La letteratura della Nuova Zelanda, che comprende anche opere in inglese scritte da maori, è improntata a temi caratteristicamente coloniali: isolamento, individualismo, problemi di identità culturale.
Emersa solo negli anni ’20 e ’30 del nostro secolo alla consapevolezza della propria originalità, contava già allora una delle più raffinate scrittrici di lingua inglese, Katherine Mansfield (1888-1923), attiva però nel vecchio continente, nelle cui pagine la Nuova Zelanda assume l’aspetto di un “paradiso perduto”. Da ricordare Robin Hyde (1906-39), giornalista e poetessa oltre che autrice di romanzi; il narratore Dan Davin (1913-90) che, pur vivendo a Oxford, ha conservato tematiche della sua terra; il romanziere Frank Sargeson (1903-82) e la scrittrice Janet Frame (1924-2004).
Da sottolineare che la lingua inglese, diffusa nel mondo attraverso la formazione dell’impero coloniale britannico, viene oggi usata in vaste aree anche dopo il conseguimento dell’indipendenza politica. Là dove la prevalenza dell’emigrazione europea aveva distrutto o emarginato la popolazione aborigena, è rimasta la lingua nazionale come in Canada, Australia, Nuova Zelanda. Questi paesi hanno subìto il trapianto di una tradizione letteraria britannica che però la climatizzazione culturale e gli innesti hanno trasformato in letterature nazionali, differenziate per temi, ispirazione e forme.

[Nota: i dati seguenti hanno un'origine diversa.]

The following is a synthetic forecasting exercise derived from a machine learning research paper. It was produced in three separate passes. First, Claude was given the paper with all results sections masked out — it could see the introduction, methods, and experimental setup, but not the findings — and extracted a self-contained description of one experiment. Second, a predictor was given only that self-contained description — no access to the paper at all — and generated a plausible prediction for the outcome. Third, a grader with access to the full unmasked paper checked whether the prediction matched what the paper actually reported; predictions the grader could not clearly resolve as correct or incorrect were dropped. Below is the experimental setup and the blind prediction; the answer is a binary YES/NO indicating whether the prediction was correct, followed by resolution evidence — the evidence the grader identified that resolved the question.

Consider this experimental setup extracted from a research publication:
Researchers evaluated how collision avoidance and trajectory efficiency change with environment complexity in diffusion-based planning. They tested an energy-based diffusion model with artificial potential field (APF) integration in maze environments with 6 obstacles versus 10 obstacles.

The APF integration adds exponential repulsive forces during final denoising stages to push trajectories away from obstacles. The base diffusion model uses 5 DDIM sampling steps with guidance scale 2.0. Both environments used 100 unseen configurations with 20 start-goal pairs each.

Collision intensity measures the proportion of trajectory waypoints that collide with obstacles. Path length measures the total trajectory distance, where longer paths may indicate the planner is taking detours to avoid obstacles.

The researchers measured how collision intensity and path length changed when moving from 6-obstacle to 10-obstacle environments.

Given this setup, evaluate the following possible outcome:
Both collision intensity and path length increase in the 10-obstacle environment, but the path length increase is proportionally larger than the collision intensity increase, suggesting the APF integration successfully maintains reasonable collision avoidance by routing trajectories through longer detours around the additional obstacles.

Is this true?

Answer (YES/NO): NO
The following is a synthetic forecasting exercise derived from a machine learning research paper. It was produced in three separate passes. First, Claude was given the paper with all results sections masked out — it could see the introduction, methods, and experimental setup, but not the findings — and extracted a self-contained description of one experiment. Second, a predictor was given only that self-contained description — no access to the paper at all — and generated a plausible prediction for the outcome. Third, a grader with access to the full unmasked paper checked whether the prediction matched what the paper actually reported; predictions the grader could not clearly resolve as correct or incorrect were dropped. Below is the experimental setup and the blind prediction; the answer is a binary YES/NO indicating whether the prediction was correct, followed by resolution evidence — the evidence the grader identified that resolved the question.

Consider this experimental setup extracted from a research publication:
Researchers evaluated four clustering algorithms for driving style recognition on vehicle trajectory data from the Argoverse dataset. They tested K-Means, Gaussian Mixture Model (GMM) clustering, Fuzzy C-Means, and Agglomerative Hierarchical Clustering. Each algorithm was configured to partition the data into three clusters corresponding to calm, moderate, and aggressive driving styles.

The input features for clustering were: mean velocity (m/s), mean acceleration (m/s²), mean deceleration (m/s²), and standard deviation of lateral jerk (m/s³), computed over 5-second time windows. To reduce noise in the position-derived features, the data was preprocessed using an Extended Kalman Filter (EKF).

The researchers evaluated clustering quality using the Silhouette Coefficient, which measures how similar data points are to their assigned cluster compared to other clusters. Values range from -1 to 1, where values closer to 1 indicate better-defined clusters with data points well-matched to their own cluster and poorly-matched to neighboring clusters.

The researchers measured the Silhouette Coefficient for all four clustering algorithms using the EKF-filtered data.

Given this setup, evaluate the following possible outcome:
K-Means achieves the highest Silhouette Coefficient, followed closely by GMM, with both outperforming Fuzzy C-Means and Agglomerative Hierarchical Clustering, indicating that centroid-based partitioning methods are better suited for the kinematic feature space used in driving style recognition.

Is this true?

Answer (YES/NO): NO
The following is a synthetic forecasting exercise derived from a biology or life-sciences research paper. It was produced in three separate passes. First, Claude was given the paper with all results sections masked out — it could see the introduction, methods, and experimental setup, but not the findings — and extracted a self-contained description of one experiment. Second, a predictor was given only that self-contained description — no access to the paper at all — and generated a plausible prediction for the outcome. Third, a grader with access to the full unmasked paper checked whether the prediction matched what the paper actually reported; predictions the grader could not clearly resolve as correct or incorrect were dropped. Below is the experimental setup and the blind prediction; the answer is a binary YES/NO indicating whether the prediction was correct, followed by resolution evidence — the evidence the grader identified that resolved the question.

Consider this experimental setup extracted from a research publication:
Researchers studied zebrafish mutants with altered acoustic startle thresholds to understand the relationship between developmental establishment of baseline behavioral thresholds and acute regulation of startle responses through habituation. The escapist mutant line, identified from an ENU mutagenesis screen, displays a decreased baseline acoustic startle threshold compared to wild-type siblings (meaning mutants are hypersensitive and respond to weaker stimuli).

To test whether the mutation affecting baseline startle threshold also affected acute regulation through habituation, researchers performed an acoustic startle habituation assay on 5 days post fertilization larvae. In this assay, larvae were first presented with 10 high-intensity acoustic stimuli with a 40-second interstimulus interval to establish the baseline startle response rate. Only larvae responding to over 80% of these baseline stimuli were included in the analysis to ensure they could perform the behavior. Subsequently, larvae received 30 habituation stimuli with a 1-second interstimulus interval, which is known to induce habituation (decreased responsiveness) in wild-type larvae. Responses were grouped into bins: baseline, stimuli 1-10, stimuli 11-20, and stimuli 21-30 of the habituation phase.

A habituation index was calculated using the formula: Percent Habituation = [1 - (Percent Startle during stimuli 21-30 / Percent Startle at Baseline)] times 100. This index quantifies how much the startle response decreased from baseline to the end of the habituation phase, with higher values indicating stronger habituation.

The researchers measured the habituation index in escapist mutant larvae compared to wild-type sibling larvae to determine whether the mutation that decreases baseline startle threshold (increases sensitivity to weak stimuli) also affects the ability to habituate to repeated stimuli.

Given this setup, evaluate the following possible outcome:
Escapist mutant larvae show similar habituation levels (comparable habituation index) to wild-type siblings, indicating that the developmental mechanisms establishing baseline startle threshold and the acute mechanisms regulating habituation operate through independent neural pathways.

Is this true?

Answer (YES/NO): YES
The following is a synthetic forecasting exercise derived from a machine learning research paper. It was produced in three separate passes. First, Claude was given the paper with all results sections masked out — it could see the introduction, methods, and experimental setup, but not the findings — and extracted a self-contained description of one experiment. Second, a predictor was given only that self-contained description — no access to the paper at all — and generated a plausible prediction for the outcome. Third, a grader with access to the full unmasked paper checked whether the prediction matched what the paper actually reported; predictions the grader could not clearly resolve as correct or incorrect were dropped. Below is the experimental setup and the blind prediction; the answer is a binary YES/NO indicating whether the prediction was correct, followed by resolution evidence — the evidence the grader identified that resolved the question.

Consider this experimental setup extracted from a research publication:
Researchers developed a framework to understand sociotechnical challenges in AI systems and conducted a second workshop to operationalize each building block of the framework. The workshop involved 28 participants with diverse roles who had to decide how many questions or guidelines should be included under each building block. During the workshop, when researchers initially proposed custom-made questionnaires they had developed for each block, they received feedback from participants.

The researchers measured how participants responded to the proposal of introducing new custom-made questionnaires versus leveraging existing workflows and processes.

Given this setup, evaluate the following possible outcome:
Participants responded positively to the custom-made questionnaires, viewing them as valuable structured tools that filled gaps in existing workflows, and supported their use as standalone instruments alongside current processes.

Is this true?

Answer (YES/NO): NO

Nel Novecento si precisano le linee di influenza interne dei due massimi poeti neozelandesi, lo sperimentatore ‘modernista’ Allen Curnow e il profeta ‘romantico’ James K. Baxter. Innovativo da un punto di vista linguistico e ritmico appare il contributo della poesia maori, con l’intensa lezione di Hone Tuwhare, che riprende nel grigio contesto dell’urbanizzazione proletaria le antiche forme del tangi (lamento funebre); non meno interessante il lavoro sulla memoria poetica di Keri Hulme, autrice anche di romanzi e racconti. Tra gli autori neozelandesi del Novecento ricordiamo Margaret Mahy (1936-2012) scrittrice di libri per bambini e vincitrice di numerosi premi tra cui il premio Andersen e la Carnegie Medal.
La divisione netta tra realismo locale e postmodernismo americano si evidenzia nei racconti di Owen Marshall (1941) e si accentua con l’interesse per l’horror e la detective story nell’opera di Maurice Gee (The crime story, 1994). Le forme del conflitto interculturale vengono riprese in chiave tragicomica da Maurice Shadbolt che incentra i suoi romanzi sulle guerre ottocentesche tra coloni pakeha («europei») e Maori. Anche C.K. Stead ha scritto un romanzo storico sulla spoliazione delle terre maori, The singing Whakapapa (1994). Sui rapporti interrazziali si concentra Sue McCauley. Divenuti fin dalla fine degli anni 1970 soggetti della loro stessa narrazione, e non più solo oggetto di osservazione da parte del narratore pakeha, gli scrittori maori contribuiscono a definire il quadro culturale e letterario, sia attraverso una ripresa della tradizione in lingua maori, essenzialmente orale, sacrale, performativa, quasi estinta attorno agli anni 1920 per l’imposizione dell’inglese, sia restituendo visibilità a una letteratura maori in lingua inglese, rimasta a lungo sommersa e oggi sempre più consapevole di muoversi in un contesto specificatamente polinesiano. La vivace ricezione dell’opera di Jacqueline Cecilia Strum e di Donna Awatere, e il successo del duro romanzo di Alan Duff Once were warriors (1990), che costituisce una trilogia con What becomes of the broken hearted? (1996) e Jake’s long shadow (2002), rivelano a partire dall’inizio degli anni ‘90 una tradizione politico-letteraria ben più sicura di sé, rispetto alle prime voci emerse negli anni ‘70 dalla forzata immigrazione in città, con i racconti e i romanzi brevi di Witi Ihimaera e di Patricia Grace. Nella letteratura più recente ricordiamo Kate de Goldi, autrice per bambini, Catherine Robertson, scrittrice e libraia, Paul Cleave, autore di narrativa poliziesca, la poetessa e saggista Anna Jackson.